This is the first of several installments of Bracewell Tax Report articles describing the new rules applicable to partnership audits under the Internal Revenue Code, and related proposed and final Treasury regulations. Future installments will focus on various aspects of these rules and practical implications to partners and partnerships, particularly as they relate to negotiating and drafting partnership agreements.

On November 2, 2015, President Obama signed into law the Bipartisan Budget Act of 2015, which included a new federal audit regime for partnerships and entities classified as partnerships for tax purposes (the "New Rules").  The New Rules, effective for audits of partnership tax years beginning on or after January 1, 2018, are a dramatic departure from the prior rules, known as the TEFRA rules (the "TEFRA Rules"). Under the TEFRA Rules, the IRS is required to allocate any partnership audit adjustments among the partners in the year subject to audit, and assess and collect any underpayment of  tax at the partner level.  Accordingly, audits under the TEFRA Rules require substantial IRS resources, causing audits of large partnerships, with hundreds, or even thousands, of partners extremely difficult and time consuming for the IRS.  In contrast, under the New Rules, the IRS is permitted to impose any underpayment directly against the partnership.  The burden of allocating the adjustments or underpayment among the partners therefore is shifted to the partnership.  Accordingly, with the potential for increased efficiency conducting partnership audits under the New Rules, it is anticipated that the IRS will more vigorously pursue large partnership audits.

(Stored data entries)
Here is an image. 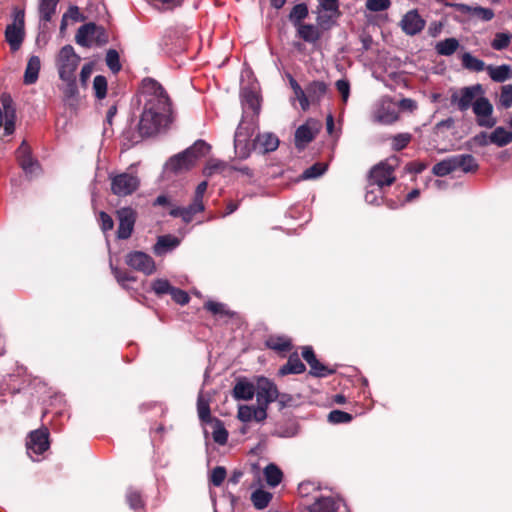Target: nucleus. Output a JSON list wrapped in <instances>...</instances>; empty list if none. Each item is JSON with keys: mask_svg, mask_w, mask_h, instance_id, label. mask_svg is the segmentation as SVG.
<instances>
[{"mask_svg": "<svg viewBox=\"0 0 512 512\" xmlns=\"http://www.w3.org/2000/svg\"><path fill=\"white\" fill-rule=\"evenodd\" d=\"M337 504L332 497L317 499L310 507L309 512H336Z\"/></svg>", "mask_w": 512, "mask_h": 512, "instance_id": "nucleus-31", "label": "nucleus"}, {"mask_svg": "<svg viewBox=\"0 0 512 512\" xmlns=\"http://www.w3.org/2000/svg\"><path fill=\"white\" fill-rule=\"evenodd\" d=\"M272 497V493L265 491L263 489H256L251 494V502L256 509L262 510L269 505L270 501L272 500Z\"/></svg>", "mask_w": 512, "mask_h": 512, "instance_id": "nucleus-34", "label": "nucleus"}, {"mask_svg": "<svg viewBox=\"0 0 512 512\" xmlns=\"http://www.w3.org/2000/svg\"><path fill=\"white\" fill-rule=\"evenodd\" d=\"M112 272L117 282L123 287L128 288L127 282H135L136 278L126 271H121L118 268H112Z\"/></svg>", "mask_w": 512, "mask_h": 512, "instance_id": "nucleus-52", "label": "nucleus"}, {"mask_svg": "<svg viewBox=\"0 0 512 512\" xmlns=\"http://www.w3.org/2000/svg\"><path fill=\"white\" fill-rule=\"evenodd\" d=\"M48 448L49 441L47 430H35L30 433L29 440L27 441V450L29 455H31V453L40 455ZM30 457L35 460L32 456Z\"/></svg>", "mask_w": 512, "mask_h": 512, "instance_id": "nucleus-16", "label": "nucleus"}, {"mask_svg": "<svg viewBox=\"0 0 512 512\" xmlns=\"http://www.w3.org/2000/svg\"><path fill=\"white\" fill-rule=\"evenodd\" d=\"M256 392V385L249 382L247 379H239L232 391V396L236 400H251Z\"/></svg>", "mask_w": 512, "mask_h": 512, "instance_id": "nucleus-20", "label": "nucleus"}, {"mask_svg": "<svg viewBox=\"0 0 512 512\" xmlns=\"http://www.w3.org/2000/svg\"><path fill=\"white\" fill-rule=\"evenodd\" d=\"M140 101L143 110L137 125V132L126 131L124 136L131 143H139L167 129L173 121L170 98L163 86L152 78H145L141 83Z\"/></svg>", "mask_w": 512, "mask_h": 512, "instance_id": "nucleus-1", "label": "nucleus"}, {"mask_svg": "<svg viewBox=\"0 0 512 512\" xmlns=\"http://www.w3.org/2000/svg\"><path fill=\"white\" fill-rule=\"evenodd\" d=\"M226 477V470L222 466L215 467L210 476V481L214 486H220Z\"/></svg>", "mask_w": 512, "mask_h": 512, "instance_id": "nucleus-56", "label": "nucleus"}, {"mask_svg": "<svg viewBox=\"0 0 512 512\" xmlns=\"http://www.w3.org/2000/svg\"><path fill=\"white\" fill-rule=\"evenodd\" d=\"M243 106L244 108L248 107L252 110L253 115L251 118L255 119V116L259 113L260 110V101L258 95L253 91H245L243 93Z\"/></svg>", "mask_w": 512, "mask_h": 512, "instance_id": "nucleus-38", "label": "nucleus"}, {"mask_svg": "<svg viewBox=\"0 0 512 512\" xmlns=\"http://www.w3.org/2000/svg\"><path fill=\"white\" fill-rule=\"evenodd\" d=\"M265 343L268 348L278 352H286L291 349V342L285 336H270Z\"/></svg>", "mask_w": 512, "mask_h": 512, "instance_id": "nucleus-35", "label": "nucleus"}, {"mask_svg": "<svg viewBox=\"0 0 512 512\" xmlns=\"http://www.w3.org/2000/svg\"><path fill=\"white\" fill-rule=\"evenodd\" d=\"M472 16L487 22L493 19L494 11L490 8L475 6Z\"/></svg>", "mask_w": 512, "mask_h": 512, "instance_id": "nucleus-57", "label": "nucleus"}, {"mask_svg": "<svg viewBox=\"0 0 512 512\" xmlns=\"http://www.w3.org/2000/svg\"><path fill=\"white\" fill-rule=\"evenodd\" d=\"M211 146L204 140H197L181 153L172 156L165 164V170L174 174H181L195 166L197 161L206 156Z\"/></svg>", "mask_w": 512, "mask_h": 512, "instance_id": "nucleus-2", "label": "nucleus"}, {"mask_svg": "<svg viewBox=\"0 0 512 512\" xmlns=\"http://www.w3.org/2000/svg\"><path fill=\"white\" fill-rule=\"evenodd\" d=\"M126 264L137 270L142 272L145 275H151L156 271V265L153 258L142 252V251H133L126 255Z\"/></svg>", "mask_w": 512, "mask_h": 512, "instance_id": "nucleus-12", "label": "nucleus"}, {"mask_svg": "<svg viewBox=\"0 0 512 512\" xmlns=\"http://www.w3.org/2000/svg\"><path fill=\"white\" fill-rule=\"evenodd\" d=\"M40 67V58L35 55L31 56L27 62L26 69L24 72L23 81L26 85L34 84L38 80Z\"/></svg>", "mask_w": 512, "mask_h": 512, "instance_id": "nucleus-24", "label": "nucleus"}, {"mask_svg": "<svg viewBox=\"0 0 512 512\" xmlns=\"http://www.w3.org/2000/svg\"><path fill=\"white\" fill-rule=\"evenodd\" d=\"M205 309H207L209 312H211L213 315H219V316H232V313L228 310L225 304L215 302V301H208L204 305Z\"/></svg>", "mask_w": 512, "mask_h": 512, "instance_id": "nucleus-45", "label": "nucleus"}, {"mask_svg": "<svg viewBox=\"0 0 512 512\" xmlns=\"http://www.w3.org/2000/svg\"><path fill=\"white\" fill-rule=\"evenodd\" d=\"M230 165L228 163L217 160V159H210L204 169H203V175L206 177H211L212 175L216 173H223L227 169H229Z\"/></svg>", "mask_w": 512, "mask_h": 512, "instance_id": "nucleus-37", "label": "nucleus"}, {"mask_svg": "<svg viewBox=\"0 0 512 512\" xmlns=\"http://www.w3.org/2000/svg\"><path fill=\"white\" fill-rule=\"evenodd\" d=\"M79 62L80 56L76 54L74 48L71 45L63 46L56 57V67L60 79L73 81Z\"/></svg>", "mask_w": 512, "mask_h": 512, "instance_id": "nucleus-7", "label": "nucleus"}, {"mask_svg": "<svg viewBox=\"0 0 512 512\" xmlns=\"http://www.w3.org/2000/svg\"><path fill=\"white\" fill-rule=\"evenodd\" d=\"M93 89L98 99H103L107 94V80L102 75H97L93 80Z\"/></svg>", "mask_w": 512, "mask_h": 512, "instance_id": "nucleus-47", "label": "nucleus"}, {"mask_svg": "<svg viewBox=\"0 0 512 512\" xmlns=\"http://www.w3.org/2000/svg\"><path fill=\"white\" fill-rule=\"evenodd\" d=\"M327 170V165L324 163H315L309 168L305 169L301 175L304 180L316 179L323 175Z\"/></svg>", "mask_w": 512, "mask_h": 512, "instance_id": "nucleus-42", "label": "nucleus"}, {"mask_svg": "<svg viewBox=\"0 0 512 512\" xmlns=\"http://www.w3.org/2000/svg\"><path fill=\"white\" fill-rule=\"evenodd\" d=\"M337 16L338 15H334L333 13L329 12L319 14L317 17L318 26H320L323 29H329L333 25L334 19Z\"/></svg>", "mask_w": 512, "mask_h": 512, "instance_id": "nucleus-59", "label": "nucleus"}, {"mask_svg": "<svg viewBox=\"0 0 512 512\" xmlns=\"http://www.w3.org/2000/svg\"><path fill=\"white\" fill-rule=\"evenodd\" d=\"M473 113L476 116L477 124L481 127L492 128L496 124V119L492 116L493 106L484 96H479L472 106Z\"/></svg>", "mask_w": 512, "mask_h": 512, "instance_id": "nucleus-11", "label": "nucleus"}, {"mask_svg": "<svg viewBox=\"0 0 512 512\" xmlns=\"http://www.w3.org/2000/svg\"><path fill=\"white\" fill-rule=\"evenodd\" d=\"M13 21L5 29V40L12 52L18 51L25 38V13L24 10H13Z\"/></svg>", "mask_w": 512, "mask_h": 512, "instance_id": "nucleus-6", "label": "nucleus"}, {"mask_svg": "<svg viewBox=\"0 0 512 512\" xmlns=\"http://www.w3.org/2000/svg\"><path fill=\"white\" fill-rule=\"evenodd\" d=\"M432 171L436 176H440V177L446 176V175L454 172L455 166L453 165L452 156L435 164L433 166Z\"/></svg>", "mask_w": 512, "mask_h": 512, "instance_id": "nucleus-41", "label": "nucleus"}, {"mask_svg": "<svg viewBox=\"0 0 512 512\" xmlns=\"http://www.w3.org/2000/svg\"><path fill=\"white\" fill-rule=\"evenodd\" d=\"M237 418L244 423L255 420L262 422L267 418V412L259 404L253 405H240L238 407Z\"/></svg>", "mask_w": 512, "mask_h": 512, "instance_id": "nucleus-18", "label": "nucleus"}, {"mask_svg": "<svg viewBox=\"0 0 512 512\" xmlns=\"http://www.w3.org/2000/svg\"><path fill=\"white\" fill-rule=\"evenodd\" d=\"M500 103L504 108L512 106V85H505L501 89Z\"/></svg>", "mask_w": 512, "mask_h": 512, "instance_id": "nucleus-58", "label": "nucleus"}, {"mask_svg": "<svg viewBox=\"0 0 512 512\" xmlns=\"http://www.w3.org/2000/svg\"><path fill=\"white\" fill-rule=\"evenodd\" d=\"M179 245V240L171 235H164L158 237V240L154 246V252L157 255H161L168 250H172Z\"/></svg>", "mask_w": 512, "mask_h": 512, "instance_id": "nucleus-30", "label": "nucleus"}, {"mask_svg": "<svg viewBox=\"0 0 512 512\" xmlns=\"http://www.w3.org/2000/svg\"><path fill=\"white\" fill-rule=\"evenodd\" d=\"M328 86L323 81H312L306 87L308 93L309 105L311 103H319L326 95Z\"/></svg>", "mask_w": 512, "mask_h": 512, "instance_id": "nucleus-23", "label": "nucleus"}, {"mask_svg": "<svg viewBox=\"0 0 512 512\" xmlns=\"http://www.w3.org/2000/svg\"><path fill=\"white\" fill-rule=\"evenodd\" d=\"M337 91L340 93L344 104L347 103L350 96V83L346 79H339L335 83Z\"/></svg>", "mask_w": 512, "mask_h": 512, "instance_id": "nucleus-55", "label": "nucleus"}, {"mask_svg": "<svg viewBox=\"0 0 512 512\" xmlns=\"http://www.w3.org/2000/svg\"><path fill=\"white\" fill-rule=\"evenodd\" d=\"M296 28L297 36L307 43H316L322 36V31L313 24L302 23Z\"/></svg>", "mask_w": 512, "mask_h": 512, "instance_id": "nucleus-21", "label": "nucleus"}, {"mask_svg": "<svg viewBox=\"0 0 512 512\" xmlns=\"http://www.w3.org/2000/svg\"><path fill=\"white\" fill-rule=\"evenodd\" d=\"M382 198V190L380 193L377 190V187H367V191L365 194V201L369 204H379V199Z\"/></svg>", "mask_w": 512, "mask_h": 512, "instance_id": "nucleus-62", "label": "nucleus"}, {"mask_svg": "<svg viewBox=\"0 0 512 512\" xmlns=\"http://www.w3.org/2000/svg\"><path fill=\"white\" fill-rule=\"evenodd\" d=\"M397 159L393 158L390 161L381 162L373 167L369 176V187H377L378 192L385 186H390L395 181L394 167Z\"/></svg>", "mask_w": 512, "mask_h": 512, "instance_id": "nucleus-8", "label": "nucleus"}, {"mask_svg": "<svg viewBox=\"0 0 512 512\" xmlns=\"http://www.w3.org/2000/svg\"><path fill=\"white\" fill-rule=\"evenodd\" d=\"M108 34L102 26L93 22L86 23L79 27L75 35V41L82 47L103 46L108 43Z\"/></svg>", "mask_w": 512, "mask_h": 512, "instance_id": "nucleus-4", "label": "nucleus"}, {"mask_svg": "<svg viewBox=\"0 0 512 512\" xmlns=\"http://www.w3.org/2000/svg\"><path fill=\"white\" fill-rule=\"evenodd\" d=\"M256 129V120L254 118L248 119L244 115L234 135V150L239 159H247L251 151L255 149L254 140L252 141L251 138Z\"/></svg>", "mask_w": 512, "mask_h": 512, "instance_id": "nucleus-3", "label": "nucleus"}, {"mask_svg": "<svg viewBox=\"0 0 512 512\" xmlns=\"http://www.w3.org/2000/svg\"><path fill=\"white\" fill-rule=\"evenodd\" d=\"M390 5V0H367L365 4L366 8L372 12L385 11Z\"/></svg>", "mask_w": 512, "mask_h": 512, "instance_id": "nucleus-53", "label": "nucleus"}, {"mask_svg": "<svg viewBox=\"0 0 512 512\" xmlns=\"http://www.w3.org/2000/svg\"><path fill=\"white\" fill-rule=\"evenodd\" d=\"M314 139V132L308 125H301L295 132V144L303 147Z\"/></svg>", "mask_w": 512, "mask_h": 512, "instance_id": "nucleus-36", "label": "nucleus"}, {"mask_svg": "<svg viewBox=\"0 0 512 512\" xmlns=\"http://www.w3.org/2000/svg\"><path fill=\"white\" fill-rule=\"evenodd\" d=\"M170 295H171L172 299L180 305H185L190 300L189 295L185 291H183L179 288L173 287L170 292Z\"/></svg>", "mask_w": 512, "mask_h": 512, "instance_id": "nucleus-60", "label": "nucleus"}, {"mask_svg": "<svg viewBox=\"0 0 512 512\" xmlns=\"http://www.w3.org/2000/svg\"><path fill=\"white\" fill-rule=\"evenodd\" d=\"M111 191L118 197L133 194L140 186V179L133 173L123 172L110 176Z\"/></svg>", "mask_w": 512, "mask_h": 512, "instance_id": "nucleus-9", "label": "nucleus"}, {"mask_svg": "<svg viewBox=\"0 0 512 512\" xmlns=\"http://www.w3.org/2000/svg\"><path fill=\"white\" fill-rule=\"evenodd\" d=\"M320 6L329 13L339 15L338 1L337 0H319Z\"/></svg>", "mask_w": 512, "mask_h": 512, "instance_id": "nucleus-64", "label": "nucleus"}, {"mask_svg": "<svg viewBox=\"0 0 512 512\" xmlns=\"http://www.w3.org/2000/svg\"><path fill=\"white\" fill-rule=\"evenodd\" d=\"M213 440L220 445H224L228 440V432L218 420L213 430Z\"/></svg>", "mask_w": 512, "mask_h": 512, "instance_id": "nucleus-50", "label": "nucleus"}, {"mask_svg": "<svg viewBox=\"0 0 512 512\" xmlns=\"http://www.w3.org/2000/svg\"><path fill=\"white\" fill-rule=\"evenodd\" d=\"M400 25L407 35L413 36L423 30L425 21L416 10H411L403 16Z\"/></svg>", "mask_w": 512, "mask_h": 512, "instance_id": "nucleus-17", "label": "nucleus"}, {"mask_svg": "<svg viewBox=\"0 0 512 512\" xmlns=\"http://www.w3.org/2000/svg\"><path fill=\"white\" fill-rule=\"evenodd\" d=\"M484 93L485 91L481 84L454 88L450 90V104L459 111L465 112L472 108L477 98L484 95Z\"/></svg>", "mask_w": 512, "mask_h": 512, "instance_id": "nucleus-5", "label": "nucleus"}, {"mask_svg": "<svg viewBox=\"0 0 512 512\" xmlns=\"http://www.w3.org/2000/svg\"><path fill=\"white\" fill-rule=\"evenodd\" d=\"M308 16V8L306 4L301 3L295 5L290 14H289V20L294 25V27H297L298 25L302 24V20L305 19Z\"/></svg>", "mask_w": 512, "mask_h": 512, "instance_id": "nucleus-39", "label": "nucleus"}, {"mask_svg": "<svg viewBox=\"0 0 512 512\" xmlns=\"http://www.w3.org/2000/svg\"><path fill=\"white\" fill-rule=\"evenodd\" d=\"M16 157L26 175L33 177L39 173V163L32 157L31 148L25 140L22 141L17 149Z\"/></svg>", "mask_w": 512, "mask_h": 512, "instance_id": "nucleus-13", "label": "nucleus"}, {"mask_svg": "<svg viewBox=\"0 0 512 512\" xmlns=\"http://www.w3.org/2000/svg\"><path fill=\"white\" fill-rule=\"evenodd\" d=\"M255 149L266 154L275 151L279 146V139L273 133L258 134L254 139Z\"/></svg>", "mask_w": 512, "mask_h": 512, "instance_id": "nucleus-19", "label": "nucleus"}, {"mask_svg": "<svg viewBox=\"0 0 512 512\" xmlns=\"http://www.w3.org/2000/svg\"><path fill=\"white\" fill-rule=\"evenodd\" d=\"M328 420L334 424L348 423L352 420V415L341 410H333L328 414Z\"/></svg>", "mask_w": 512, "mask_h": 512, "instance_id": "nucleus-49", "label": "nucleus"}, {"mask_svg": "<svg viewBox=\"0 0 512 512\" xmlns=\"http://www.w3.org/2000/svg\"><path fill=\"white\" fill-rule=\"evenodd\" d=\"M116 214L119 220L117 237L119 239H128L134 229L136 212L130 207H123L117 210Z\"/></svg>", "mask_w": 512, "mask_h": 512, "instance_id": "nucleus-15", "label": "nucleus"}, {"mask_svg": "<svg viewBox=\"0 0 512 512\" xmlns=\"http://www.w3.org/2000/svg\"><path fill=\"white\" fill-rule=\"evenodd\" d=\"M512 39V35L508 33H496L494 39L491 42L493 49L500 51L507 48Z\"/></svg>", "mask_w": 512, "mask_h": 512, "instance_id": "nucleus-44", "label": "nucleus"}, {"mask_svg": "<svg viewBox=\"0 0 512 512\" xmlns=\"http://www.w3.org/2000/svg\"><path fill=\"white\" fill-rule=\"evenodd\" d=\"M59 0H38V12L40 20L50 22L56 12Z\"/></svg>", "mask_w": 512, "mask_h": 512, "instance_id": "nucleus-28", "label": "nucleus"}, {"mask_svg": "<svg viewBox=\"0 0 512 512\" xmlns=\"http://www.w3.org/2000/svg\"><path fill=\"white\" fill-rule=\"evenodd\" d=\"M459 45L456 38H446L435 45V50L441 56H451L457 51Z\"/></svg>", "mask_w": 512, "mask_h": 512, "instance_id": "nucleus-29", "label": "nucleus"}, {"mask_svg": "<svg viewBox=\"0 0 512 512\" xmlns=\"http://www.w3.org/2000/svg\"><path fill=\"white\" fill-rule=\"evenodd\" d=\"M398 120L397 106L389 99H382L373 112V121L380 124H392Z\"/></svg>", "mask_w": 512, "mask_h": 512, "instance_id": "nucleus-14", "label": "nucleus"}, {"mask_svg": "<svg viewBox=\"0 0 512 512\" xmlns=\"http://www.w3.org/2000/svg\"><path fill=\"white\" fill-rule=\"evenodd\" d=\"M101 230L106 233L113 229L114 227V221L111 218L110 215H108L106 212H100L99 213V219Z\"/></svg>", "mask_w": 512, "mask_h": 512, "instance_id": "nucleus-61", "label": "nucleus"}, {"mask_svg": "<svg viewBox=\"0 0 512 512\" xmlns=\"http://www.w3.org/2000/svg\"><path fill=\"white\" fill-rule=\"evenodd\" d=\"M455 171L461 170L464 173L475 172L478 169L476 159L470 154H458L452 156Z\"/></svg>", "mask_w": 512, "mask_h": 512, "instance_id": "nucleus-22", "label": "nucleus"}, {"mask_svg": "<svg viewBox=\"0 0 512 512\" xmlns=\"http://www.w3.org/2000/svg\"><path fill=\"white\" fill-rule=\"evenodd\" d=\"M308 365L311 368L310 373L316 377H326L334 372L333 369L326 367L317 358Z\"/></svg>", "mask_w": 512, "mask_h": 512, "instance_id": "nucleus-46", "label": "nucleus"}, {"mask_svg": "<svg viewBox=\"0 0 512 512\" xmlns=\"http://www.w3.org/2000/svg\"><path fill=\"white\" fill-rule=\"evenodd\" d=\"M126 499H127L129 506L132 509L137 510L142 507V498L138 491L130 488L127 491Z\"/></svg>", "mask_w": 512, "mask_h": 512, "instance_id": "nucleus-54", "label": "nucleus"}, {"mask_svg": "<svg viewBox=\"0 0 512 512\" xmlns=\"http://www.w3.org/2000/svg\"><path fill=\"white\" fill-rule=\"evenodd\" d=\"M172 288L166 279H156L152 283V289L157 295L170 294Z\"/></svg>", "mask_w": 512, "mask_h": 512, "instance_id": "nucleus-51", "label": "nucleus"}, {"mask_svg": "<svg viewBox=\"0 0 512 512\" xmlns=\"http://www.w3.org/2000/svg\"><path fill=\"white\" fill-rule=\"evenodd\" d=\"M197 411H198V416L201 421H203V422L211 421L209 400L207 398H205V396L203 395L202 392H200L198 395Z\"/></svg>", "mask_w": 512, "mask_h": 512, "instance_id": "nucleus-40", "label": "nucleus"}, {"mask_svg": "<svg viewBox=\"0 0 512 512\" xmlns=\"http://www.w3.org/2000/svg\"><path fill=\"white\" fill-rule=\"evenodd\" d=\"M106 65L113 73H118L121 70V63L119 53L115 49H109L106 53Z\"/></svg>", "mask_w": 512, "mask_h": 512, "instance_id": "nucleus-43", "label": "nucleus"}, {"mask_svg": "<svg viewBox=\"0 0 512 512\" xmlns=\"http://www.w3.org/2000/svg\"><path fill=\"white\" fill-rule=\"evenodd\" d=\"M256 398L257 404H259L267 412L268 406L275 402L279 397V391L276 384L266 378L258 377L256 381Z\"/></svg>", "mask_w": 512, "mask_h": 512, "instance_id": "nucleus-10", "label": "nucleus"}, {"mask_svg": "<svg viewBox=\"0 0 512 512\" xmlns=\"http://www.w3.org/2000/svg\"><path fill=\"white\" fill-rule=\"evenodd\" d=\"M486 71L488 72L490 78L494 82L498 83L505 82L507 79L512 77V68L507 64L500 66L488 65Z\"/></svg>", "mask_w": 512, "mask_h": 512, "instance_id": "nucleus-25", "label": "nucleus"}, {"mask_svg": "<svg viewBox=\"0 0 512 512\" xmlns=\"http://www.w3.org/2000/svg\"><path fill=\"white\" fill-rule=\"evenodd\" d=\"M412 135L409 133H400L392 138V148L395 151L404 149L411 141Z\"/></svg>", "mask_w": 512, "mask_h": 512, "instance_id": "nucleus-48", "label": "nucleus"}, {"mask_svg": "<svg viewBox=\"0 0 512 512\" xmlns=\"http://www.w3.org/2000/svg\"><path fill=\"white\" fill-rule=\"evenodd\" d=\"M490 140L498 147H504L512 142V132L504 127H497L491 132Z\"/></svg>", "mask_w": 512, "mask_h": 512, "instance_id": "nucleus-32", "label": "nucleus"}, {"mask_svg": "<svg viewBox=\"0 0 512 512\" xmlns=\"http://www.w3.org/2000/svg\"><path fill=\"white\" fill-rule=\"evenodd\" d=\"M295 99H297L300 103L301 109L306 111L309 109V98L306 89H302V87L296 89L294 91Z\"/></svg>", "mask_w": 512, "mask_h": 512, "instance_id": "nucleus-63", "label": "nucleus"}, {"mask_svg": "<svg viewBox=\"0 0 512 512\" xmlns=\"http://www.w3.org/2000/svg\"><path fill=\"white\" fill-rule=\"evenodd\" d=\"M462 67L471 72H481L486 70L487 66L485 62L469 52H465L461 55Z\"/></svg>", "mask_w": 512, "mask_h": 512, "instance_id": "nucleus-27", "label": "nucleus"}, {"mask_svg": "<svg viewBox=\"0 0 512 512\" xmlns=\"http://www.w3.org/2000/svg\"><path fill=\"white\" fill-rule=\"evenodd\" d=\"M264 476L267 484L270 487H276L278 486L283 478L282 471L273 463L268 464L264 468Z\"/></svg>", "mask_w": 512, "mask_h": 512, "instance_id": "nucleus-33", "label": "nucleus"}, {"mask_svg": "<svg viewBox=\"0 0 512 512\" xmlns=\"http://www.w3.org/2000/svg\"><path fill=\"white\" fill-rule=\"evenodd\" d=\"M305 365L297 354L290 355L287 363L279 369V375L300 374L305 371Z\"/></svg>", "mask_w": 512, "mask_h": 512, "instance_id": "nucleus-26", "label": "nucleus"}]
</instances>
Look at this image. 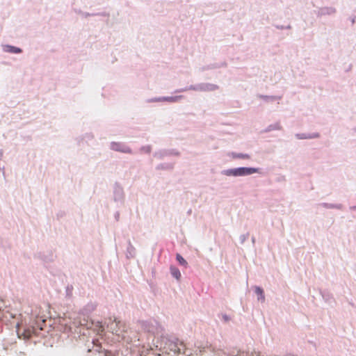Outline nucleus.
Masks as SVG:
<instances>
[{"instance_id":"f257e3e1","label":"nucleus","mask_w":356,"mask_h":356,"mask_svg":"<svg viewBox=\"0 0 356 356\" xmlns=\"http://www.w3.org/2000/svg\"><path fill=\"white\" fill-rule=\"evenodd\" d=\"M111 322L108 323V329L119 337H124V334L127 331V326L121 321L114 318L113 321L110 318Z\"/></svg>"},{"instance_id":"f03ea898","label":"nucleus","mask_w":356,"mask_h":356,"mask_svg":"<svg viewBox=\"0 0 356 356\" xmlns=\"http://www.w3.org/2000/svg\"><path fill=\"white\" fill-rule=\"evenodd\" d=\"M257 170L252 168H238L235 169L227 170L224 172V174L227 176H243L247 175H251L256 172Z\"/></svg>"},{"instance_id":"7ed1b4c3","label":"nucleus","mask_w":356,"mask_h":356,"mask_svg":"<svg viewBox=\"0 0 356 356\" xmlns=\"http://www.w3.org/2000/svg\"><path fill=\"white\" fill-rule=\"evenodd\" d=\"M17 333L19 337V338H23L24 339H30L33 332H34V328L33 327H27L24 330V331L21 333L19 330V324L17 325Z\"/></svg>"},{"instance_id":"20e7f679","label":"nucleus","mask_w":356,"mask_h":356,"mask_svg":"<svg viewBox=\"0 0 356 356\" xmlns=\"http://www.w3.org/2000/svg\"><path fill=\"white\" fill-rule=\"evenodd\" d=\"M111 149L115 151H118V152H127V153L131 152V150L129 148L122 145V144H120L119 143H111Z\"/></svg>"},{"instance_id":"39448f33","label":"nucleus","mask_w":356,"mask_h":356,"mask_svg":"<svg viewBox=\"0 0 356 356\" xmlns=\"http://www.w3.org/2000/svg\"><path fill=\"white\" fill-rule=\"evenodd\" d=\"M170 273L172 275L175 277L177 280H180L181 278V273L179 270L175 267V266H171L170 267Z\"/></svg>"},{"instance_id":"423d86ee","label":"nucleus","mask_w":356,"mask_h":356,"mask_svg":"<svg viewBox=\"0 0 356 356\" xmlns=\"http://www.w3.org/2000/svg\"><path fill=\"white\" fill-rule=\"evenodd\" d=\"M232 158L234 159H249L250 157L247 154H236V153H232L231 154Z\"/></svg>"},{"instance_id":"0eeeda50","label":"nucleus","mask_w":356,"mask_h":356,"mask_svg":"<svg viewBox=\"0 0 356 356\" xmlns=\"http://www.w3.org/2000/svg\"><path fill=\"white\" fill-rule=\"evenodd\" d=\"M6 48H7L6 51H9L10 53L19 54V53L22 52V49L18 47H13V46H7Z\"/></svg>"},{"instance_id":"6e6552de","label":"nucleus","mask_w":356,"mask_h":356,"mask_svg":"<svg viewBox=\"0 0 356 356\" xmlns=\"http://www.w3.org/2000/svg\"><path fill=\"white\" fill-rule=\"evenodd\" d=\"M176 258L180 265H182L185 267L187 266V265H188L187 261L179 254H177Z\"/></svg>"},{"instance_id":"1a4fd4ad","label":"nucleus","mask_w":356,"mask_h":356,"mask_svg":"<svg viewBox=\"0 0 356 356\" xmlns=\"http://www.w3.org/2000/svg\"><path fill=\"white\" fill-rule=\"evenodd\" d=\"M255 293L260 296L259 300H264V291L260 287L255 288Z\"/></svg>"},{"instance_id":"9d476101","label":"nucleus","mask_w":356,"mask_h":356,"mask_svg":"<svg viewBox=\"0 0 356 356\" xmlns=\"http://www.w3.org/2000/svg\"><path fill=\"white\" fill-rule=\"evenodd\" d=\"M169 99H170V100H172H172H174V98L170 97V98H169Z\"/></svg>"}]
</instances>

■ EXERCISE TASK: From the partnership audit text, list each action the TEFRA Rules require of the IRS.

■ FULL RESPONSE:
- Allocate any partnership audit adjustments among the partners in the year subject to audit
- Assess any underpayment of tax at the partner level
- Collect any underpayment of tax at the partner level